How to Treat Dry Itchy Eyes
Artificial tears (aka lubricating eyedrops) are one of the easiest ways to treat dry eyes. They are sold over-the-counter, but be mindful that some of these contain preservatives. These can potentially irritate your eyes so be on the lookout for eyedrops for dry eyes that are preservative-free.
Naturally, if the humidity is low during the winter, one way to bring it back is through a humidifier for your home. This will help lubricate your eyes and can provide relief. Just be mindful that some humidifiers are only rated to work best in certain size spaces so you may need to get a more powerful one if you have a larger space.
Warm compresses on your eyes several times a day can also provide relief. However, if you’re having to do this consistently it’s a good idea to see an optometrist as there may be related to another eye health issue.
How to Prevent Dry Itchy Eyes
Lower Your Exposure to Warm and Cold Air Drafts
It’s difficult to avoid warm air in winter, especially since it can offer relief from the cold, but standing near drafts or fans for too long can definitely make your eyes dry. Therefore, avoid this when possible and spending too long outside on windy days.

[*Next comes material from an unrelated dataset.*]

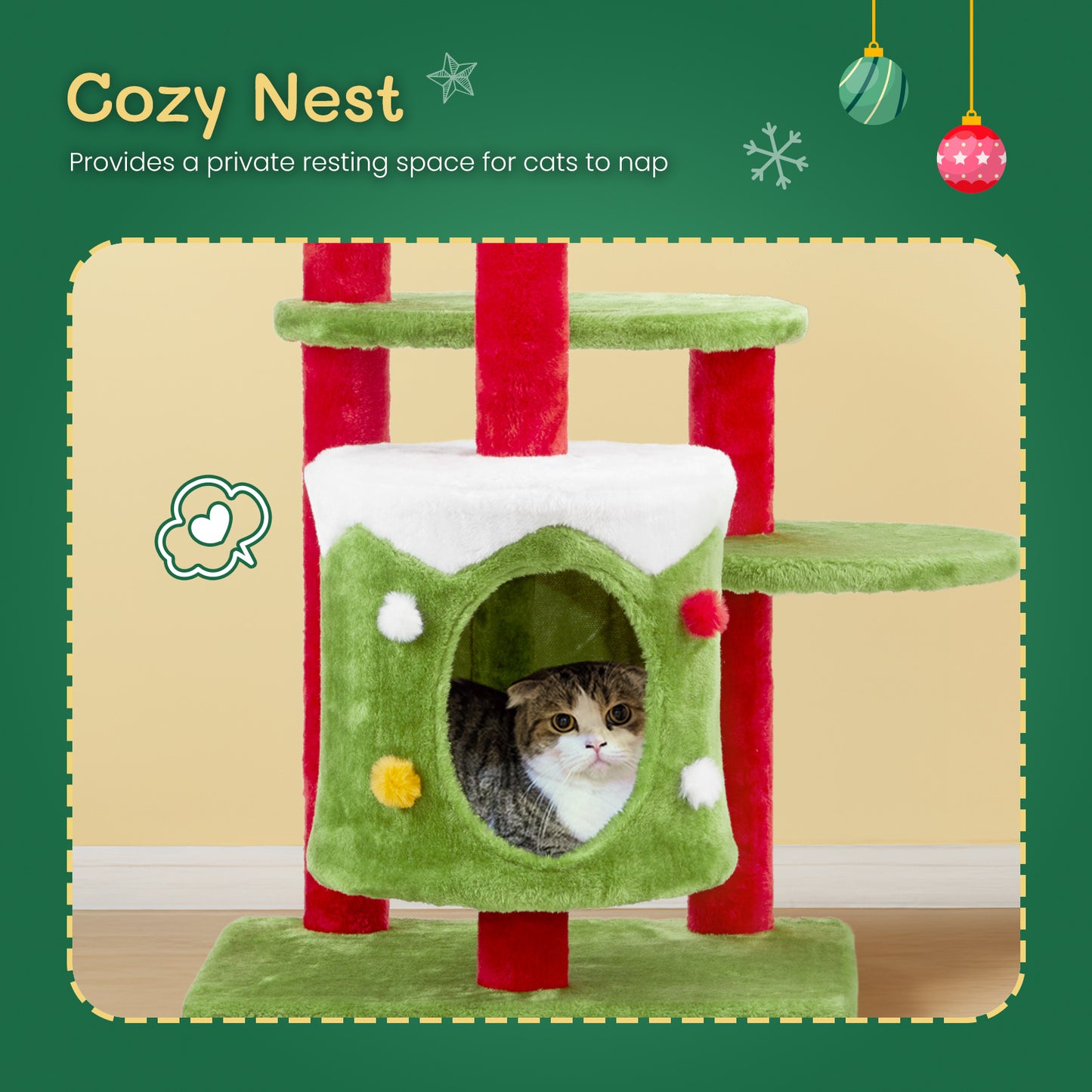 Festive 32” 3-Level Christmas Themed Cat Tower with Climbing Frame
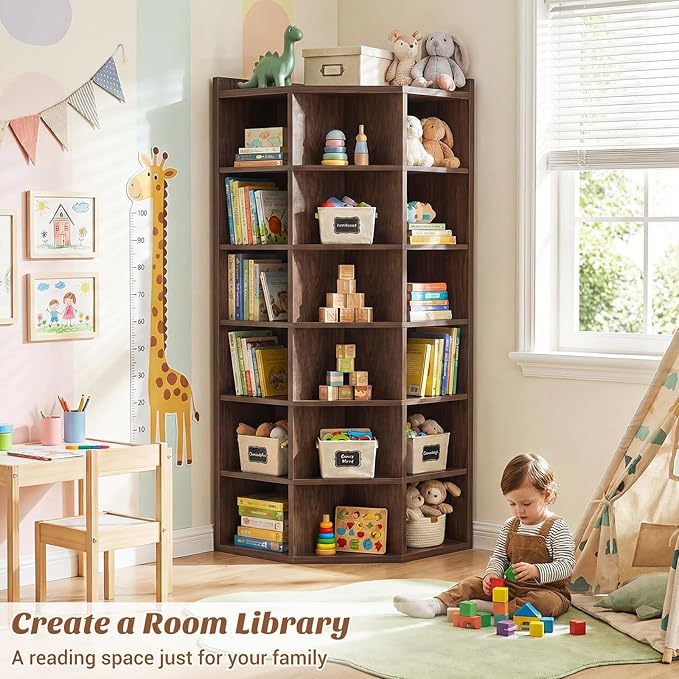Aheaplus Corner Cube Book Shelf, 7-Tier Corner Storage Cabinet with Top Table, Corner Cube Shelf for Small Space, Wooden L Shaped Cubby Bookcase for Home Office, Bedroom, Living Room, Black Walnut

Protect Your Eyes With Sunglasses
Wearing sunglasses can help protect your eye on windier days when you need to be outside. However, bear in mind that they can only help with wind, the outdoor humidity may still be an issue that causes dry eyes.
Take a Screen Break
We spend more time than ever in front of a screen, so taking a break for a short or extended period of time can help. The 20-20-20 rule can help with this. After 20 minutes of looking at a screen, look away for 20 seconds at something 20 ft away. This can help your eyes readjust throughout the day and avoid getting too tired.
When to See an Optometrist
If your dry itchy eyes aren’t going away after a couple of days using treatments like artificial tears or warm compresses, it’s a good idea to visit an optometrist. They may prescribe prescription eye drops, or pinpoint the main issue that’s causing your dry eyes and offer another treatment for it.
Overall, dry, itchy eyes are very common in winter and not cause for immediate concern if you notice them.